Entries on spatial positioning:
-=-=-

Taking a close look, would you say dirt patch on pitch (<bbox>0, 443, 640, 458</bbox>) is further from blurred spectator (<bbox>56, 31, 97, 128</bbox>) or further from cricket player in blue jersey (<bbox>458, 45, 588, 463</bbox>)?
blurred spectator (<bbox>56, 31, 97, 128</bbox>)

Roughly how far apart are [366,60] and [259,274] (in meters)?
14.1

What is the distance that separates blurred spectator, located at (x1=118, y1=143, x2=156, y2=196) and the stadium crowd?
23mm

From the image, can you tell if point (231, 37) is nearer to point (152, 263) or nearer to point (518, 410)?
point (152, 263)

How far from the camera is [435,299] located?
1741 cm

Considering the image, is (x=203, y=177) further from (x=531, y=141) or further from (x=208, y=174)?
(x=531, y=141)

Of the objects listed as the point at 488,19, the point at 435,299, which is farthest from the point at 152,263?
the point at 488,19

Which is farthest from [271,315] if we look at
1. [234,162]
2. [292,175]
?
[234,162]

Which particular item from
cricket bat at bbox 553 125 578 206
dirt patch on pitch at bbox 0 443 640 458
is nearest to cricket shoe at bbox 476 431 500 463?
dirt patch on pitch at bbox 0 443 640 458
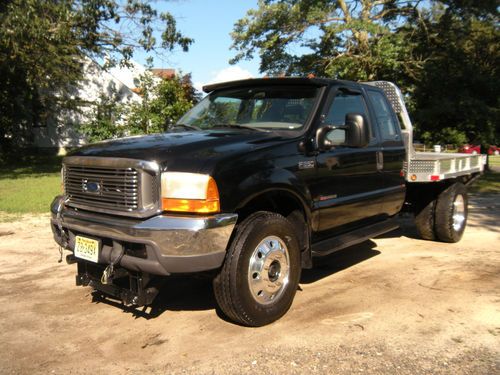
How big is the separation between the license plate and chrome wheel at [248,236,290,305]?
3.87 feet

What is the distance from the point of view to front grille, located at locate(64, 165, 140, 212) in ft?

-=-=-

§ **Exercise goal**
Turn the lines above into a Markdown table with the columns "Row" and "Line", numbering each row and skipping blank lines. Leave the pictures out.

§ **Answer for the task**
| Row | Line |
|---|---|
| 1 | Taking a close look, would you say dirt patch on pitch (<bbox>0, 443, 640, 458</bbox>) is further from blurred spectator (<bbox>56, 31, 97, 128</bbox>) or further from cricket player in blue jersey (<bbox>458, 45, 588, 463</bbox>)? |
| 2 | blurred spectator (<bbox>56, 31, 97, 128</bbox>) |
| 3 | Roughly how far apart are [366,60] and [259,274] (in meters)? |
| 4 | 14.1 |
| 5 | What is the distance that separates blurred spectator, located at (x1=118, y1=143, x2=156, y2=196) and the stadium crowd? |
| 6 | 23mm |
| 7 | From the image, can you tell if point (231, 37) is nearer to point (152, 263) or nearer to point (518, 410)? |
| 8 | point (152, 263) |
| 9 | How far from the camera is [435,299] located? |
| 10 | 1741 cm |
| 11 | Considering the image, is (x=203, y=177) further from (x=531, y=141) or further from (x=208, y=174)? |
| 12 | (x=531, y=141) |
| 13 | Of the objects listed as the point at 488,19, the point at 435,299, which is farthest from the point at 152,263? |
| 14 | the point at 488,19 |
| 15 | Which is farthest from [271,315] if we look at |
| 16 | 1. [234,162] |
| 17 | 2. [292,175] |
| 18 | ? |
| 19 | [234,162] |
| 20 | Which particular item from |
| 21 | cricket bat at bbox 553 125 578 206 |
| 22 | dirt patch on pitch at bbox 0 443 640 458 |
| 23 | is nearest to cricket shoe at bbox 476 431 500 463? |
| 24 | dirt patch on pitch at bbox 0 443 640 458 |
| 25 | How big is the separation between the license plate and chrome wheel at [248,236,290,305]? |
| 26 | 3.87 feet |
| 27 | What is the distance from the point of view to front grille, located at locate(64, 165, 140, 212) in ft? |